Attention Darren Aronofsky loyalists: The word has gone out that mother! is an allegory about something or other. Climate change, haunted Biblical prophecy, invasive social-media malevolence, a personal Aronofsky confession…you tell me. It’s not about the images, behaviors and disturbances presented on the screen, but whatever may be suggested or implied by same. Go to town and kick it around, but don’t limit yourself solely to the visual and aural content.
Ben Croll’s 9.6 Indiewire review (“Aronofsky’s Audacious and Rich Cinematic Allegory Is His Most Daring Film Yet”) is one manifestation of this mode of absorption. As Croll writes, “Come for the house that bleeds; stay for the reflections on parenthood and the difficulty of living with fame.”
Excerpt #1: “Awash in both religious and contemporary political imagery, Aronofsky’s allusive film opens itself to a number of allegorical readings, but it also works as a straight-ahead head rush. Not just another baroquely orchestrated big-screen freak-out in the vein of Black Swan (though it is very much that), the film touches on themes that — if too hazily figurative to be in any way autobiographical — at least tread on factors in the director’s own life.
Excerpt #2: “The film is divided into two parts that roughly parallel one another for reasons that eventually make themselves clear.
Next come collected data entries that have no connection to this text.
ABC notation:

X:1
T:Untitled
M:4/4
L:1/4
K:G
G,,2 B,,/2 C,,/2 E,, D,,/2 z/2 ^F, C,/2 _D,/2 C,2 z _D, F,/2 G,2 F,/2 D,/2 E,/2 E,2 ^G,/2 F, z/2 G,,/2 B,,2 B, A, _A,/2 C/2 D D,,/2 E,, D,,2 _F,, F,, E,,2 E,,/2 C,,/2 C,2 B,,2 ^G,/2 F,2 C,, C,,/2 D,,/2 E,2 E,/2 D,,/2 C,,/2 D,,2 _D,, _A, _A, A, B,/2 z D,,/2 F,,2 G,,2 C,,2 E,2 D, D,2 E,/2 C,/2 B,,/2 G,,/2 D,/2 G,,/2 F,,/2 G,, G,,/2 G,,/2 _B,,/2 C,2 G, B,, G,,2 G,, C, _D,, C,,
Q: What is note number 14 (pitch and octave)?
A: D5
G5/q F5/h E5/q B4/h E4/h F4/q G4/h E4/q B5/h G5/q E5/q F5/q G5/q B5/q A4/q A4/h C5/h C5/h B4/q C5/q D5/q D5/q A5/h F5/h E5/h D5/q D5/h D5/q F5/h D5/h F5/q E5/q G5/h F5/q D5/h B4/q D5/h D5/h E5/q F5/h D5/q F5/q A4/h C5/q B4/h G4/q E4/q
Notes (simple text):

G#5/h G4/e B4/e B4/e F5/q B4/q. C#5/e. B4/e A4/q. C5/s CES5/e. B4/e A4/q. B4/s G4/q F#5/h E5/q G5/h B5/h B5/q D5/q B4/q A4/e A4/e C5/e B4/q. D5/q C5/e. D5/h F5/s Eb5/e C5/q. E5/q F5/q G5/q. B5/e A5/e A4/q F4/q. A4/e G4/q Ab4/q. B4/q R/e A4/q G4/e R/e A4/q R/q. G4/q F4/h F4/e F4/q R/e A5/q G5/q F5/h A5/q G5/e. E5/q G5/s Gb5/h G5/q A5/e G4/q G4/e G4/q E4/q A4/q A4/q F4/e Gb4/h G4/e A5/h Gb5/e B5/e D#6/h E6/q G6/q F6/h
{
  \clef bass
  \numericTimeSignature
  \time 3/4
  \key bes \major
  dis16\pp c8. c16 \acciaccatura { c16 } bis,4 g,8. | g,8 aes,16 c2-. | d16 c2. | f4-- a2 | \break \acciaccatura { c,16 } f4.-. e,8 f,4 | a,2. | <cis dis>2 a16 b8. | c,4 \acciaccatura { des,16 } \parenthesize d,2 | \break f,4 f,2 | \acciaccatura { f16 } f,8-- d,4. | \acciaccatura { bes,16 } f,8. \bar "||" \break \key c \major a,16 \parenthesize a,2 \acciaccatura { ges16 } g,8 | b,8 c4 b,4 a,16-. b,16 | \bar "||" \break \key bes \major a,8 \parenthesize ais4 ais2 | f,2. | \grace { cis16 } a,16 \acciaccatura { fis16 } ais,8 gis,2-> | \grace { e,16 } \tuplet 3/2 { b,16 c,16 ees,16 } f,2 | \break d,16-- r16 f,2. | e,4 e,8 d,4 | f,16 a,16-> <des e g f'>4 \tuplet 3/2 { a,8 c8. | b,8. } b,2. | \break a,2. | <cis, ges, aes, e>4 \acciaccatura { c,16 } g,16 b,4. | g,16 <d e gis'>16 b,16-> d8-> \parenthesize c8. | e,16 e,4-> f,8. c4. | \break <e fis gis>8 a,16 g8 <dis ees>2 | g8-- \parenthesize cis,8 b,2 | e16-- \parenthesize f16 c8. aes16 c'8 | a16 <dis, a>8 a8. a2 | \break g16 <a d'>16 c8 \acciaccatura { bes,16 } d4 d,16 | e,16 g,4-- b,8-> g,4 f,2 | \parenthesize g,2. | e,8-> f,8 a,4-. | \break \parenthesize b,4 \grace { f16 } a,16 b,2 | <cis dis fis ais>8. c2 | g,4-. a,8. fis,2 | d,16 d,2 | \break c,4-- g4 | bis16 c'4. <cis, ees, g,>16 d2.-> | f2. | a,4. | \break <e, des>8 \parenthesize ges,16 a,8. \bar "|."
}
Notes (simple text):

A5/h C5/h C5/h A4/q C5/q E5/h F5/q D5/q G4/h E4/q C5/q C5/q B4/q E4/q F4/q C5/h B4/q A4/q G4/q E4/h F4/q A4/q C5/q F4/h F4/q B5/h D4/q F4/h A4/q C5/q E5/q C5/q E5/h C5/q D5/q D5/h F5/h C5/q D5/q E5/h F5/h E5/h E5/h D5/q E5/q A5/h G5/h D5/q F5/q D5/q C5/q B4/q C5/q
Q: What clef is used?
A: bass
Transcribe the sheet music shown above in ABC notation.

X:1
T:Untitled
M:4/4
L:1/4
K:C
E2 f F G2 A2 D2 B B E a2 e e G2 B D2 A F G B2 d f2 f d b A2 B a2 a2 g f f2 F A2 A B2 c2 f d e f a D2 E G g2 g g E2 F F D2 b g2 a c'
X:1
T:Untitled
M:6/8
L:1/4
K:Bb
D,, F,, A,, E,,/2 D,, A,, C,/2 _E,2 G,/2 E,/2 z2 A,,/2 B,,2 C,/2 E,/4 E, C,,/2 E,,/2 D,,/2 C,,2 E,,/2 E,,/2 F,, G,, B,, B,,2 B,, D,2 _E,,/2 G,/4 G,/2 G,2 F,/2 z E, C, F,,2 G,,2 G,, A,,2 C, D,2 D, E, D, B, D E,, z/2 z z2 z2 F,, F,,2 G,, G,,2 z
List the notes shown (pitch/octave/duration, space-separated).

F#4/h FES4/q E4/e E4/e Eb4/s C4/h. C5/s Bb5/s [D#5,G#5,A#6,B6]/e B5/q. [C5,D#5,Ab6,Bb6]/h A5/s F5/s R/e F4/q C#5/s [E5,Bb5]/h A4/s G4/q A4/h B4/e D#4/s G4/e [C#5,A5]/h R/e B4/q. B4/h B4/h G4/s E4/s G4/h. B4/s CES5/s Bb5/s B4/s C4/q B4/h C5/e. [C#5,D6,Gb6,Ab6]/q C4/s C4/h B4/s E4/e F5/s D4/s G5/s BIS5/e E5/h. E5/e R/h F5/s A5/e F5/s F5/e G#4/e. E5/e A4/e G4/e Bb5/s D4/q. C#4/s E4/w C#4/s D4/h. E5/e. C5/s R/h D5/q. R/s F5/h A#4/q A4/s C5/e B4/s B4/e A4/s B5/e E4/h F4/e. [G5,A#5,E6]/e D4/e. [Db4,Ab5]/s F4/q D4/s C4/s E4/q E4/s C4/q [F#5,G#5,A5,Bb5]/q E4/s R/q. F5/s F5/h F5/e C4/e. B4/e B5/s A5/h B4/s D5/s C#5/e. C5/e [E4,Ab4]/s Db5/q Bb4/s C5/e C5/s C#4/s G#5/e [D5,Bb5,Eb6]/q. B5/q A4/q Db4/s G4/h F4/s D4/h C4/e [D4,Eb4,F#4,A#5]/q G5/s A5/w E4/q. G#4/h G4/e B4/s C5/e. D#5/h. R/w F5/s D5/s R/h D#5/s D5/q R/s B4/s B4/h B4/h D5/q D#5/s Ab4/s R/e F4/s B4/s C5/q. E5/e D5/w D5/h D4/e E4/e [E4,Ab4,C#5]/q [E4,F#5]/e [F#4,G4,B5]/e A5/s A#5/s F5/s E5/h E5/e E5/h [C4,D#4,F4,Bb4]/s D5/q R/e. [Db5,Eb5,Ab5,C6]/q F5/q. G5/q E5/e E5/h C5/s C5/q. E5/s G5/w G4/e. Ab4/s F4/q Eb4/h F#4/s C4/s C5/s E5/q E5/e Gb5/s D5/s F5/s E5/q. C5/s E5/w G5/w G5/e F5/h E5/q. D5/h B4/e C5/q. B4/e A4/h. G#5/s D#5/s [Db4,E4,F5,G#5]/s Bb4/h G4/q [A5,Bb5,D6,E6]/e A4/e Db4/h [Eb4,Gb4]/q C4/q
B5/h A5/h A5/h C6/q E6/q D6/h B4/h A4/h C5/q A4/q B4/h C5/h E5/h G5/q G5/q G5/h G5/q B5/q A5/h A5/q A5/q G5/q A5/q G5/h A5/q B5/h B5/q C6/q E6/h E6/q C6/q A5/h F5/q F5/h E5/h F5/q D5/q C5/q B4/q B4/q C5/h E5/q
Both follow married couple Jennifer Lawrence and Javier Bardem (and yes, their nearly 20-year age gap is an important and oft-commented upon plot point), who go unnamed as a way of telegraphing that they’re meant to represent Bigger Things.”
Excerpt #3: “Aronofsky and Paramount have launched one of the more secretive marketing campaigns in recent memory, which is odd because “mother!” is a not a particularly twisty-turny affair. Both parts of the film play out like the first few chapters of The Hobbit, where a growing number of unexpected guests pop in to break the leads’ bucolic solitude, and twist them toward different ends.”
Excerpt #4: “The first part plays as an impish psychological thriller, with Man and Woman foisting their own family drama on the childless central couple. It coasts on delicious, low-simmering interactions, like when the cat-like Pfeiffer playfully interrogates the more restrained and shy Lawrence, unearthing all of the younger woman’s innate insecurities, before devolving into outright chaos.”
Excerpt #5: “The second part finds the now nine-months-pregnant Lawrence contending with the throngs of fans who have come to meet her husband, but spins it toward an apocalyptic frenzy.”
Excerpt #6: “Aronofsky doesn’t lean toward claustrophobia. He externalizes his lead character’s horror into the foundations of the house. The house bleeds, it has oddly human-looking orifices, it has a beating heart. Aronofsky sends his characters into a nightmarish dreamscape that grows and evolves, particularly in the bonkers last third, which builds in pitch, scope, and sheer cinematic audacity, picking up overt religious and political resonance.
Excerpt #7: “As rioters, protesters, and refugees overtake the house, Aronosfky’s political message becomes clear. Try and hide all you want. You’re still a part of this world, and it’s coming for you.”
People come for me every day, or at least it feels this way. Or maybe, deep down, it’s about me coming for myself.